One plan would see a casino built on a site near Newark Broad Street Station.
"Newark is struggling economically," says Gloria Harris. "To bring gambling in it would be like it is in Atlantic City, it would almost make us a wasteland."
There are some groups who are opposed to building a casino anywhere in North Jersey. Numerous media reports say anti-gambling expansion TV ads are backed by the New York City Hotel Workers Union and an international firm that owns a casino in Queens. 
Berger Organization COO Miles Berger says his company wants to build the North Jersey casino on several parcels of land that would be taxable.

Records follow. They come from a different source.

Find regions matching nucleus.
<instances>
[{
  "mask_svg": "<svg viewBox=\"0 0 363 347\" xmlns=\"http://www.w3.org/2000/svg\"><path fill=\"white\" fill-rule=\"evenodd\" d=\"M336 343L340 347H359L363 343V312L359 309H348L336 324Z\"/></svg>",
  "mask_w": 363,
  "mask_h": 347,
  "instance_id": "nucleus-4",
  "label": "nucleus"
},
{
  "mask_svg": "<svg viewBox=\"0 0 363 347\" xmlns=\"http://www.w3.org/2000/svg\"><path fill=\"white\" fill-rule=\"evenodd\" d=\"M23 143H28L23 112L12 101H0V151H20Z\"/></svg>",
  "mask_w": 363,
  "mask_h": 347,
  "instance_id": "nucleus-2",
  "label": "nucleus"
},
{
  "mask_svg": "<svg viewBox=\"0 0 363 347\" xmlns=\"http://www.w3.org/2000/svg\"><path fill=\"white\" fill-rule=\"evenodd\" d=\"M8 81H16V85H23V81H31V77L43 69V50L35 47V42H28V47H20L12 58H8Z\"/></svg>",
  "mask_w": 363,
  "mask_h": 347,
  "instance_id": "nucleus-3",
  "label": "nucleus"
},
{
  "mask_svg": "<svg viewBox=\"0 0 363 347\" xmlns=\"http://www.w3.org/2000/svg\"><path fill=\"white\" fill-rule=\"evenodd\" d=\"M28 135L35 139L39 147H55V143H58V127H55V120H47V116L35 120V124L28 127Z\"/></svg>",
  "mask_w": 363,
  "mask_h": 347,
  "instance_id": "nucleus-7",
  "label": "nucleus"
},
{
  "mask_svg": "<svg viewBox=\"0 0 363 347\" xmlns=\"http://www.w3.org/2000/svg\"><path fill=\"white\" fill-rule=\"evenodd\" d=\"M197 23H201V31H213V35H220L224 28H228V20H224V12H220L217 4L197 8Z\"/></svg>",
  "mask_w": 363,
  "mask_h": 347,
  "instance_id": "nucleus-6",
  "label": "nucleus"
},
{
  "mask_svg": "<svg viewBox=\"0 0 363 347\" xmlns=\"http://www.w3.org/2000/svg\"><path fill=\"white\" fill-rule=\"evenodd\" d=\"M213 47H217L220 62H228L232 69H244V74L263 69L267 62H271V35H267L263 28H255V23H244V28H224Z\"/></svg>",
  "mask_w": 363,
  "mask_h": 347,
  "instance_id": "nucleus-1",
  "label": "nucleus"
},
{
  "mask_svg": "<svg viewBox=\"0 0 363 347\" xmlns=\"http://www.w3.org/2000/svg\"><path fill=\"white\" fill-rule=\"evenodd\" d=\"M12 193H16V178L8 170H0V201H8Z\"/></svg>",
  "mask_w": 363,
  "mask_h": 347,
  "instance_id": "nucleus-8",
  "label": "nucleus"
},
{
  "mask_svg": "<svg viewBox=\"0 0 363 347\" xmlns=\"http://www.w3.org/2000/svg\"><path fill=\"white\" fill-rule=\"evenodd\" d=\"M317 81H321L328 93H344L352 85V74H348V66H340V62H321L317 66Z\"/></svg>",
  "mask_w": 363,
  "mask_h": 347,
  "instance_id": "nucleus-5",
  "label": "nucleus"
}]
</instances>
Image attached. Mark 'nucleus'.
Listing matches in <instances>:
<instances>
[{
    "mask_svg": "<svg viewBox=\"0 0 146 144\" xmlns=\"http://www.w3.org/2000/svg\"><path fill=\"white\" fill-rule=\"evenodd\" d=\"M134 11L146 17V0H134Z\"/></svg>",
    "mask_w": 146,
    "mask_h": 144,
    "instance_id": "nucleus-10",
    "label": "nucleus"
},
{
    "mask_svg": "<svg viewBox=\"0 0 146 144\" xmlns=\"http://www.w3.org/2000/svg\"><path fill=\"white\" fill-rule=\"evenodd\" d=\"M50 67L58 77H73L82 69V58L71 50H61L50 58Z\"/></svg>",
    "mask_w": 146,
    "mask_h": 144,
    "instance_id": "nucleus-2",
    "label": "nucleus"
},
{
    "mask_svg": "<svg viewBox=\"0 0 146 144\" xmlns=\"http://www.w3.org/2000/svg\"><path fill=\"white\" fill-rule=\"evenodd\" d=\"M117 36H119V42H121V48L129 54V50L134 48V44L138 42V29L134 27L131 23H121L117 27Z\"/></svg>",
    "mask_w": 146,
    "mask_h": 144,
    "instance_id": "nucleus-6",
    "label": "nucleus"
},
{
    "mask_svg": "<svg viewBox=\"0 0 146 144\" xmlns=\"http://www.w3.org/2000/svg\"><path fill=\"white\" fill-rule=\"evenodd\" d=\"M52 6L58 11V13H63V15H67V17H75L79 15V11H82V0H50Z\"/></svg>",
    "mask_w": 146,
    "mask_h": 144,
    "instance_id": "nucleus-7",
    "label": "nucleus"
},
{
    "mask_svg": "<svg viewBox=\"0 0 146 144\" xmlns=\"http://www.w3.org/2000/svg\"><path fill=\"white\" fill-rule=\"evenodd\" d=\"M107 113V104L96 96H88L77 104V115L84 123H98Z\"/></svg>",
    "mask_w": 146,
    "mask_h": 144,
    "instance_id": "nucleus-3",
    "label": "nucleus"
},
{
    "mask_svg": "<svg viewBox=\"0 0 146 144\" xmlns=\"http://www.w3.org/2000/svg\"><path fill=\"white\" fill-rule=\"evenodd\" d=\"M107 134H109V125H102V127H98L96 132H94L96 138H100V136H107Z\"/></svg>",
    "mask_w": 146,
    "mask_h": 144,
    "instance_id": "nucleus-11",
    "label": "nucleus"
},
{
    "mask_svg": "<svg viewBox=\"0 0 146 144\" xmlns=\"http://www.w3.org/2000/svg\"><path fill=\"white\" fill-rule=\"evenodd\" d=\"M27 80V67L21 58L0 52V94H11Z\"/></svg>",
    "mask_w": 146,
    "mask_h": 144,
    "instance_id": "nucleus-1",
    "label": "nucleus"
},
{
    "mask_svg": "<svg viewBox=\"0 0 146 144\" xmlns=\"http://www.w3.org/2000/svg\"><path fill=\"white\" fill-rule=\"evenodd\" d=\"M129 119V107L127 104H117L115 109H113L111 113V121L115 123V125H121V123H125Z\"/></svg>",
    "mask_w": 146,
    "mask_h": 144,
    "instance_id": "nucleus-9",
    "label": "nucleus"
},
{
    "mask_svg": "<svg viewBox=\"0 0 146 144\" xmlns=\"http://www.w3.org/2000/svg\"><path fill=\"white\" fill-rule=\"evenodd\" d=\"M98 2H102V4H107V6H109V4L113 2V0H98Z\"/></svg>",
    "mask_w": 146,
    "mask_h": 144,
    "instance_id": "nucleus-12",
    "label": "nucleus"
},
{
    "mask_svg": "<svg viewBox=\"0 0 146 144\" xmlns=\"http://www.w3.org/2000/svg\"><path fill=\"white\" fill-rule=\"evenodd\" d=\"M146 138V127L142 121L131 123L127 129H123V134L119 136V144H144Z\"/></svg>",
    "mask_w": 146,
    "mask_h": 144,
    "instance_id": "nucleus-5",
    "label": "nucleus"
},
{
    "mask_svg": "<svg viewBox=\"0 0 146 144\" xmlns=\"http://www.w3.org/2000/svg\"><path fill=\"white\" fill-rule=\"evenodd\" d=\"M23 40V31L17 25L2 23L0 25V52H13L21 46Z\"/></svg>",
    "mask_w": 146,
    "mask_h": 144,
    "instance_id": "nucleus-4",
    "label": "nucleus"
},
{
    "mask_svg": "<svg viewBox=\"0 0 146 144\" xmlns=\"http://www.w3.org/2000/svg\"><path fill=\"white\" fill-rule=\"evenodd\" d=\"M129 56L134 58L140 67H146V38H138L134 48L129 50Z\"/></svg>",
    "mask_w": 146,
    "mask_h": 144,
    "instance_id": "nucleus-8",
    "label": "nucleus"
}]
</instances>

"It would create 1,500 construction jobs, and then 1,500 permanent full-time jobs," Berger says.
He says that a casino in Newark could do better than the ones in Atlantic City.
"Could you imagine if the Revel Hotel...was built on Broad Street in Newark, 22 minutes from Manhattan?" Berger asks. "If those people could pick that hotel up and move it or had they built that hotel [in Newark] to begin with, how tremendously it would be doing today?"
The Revel Casino cost $2.2 billion to build, but was recently sold for only $80 million.
An ad campaign in support of the North Jersey casino was abandoned when polls showed that the measure to approve it was unlikely to pass.
If the measure fails, it would be another two years before it could go back on the ballot.